Quality varies significantly. Some resellers proactively help optimise reporting. Others simply process orders. For complex environments, work with a reseller or independent licensing advisor who understands SPLA nuances.
Resellers are contractually responsible for compliance but depth varies. Do not rely solely on the reseller. Independent self-auditing and professional advisory provide essential protection.
No indication of moderation. Budget for 7–15% annual increases as baseline, with larger increases possible for products Microsoft wants to migrate to Azure (Exchange and SharePoint most likely targets).
New features and capabilities arrive in Azure first, with SPLA versions receiving updates later or not at all. This feature gap will widen, making SPLA-hosted services progressively less competitive with Azure-native equivalents.
As the SPLA provider population shrinks, Microsoft's audit focus on remaining providers intensifies. Fewer providers means more audit resources per provider. SPLA audit preparedness is a cost of doing business.
Microsoft has periodically restructured hosting programmes (SPLA replaced SALI). Future restructuring that limits SPLA flexibility or increases costs is consistent with the Azure-first strategy. Avoid multi-year infrastructure investments predicated on SPLA stability.
"SPLA is not dying, but it is being repriced into a niche. Microsoft does not want to eliminate SPLA because it generates licensing revenue from third-party hosting. But Microsoft wants that revenue to shrink relative to Azure consumption revenue.

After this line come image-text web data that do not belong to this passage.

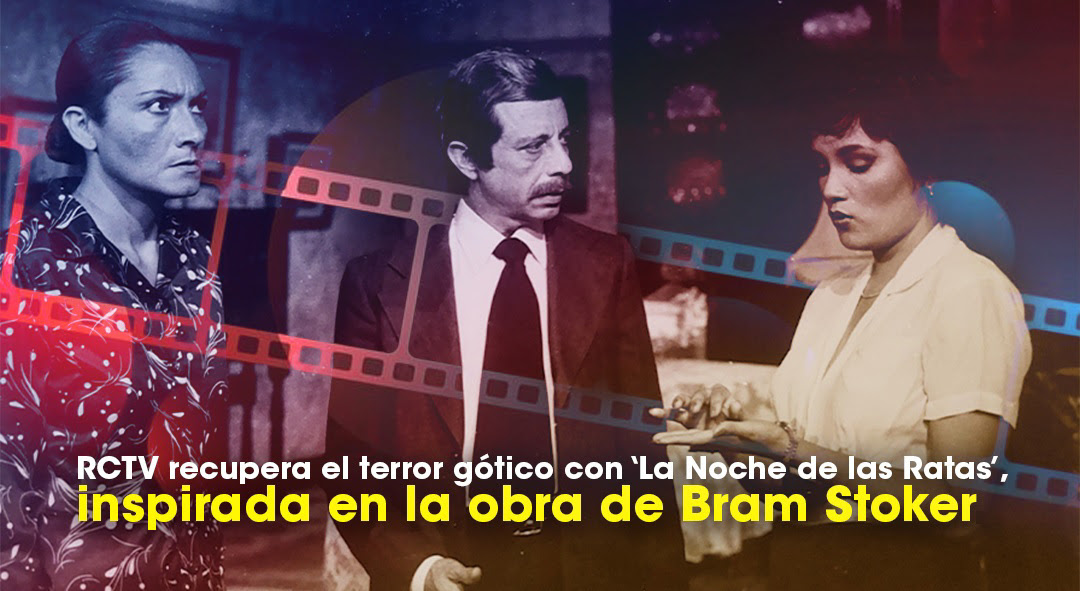 RCTV recupera el terror gótico con ‘La Noche de las Ratas’, inspirada en la obra de Bram Stoker.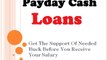 Payday Cash Loans- Remove Your Monetary Difficulties Easily At The Time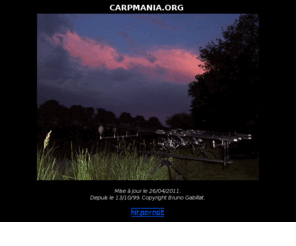 carpmania.org: CARPMANIA.ORG
Pche de la carpe : galeries photos, sessions depuis 1992, bons coins que nous avons pchs, le matriel, les secteurs de pche de nuit; etc...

The pricing trajectory reflects this: SPLA gets 7–15% more expensive each year while Azure costs remain stable or decrease through Reserved Instances and Hybrid Benefit. For hosting providers, the question is not 'should we leave SPLA' but 'which workloads should leave SPLA and when.' The answer is different for every provider, and the answer changes every year as SPLA pricing rises and Azure economics improve. The providers that thrive are the ones that make this evaluation continuously, not once."
— Fredrik Filipsson, Co-Founder, Redress Compliance
The Services Provider License Agreement is Microsoft's licensing programme for hosting providers, SaaS companies, ISVs, and managed service providers that deliver Microsoft software as a service. SPLA allows providers to licence products on a monthly per-subscriber or per-core basis. Unlike enterprise licensing (where the customer owns the licences), SPLA licences belong to the provider and are used to deliver services to end customers.
SQL Server Standard costs approximately $40–$55 per 2-core pack per month. Enterprise costs approximately $155–$190 per 2-core pack per month. A 16-core server running Enterprise costs ~$1,240–$1,520/month. Edition selection (Standard vs Enterprise) has the largest single impact on total SPLA cost.
Microsoft has implemented annual increases of approximately 7–15% across most products in recent years. A product increasing 10% annually doubles within approximately 7 years. Hosting providers should build annual price escalation provisions into customer contracts to protect margins.
SPLA is a fixed price list programme with minimal negotiation flexibility. Available levers are volume-based discount tiers, reseller selection (different margins), and programme-level negotiations for very large providers. The most effective cost reduction is optimisation within fixed pricing: right-sizing SQL Server editions, consolidating workloads, and migrating commodity services to CSP.
The answer is workload-specific. Commodity services (email, collaboration) are often more cost-effective as cloud services via CSP. Infrastructure workloads may be cheaper on Azure with Hybrid Benefit and Reserved Instances. Complex or differentiated workloads may still be most viable on SPLA. Evaluate each category independently and build a phased migration plan.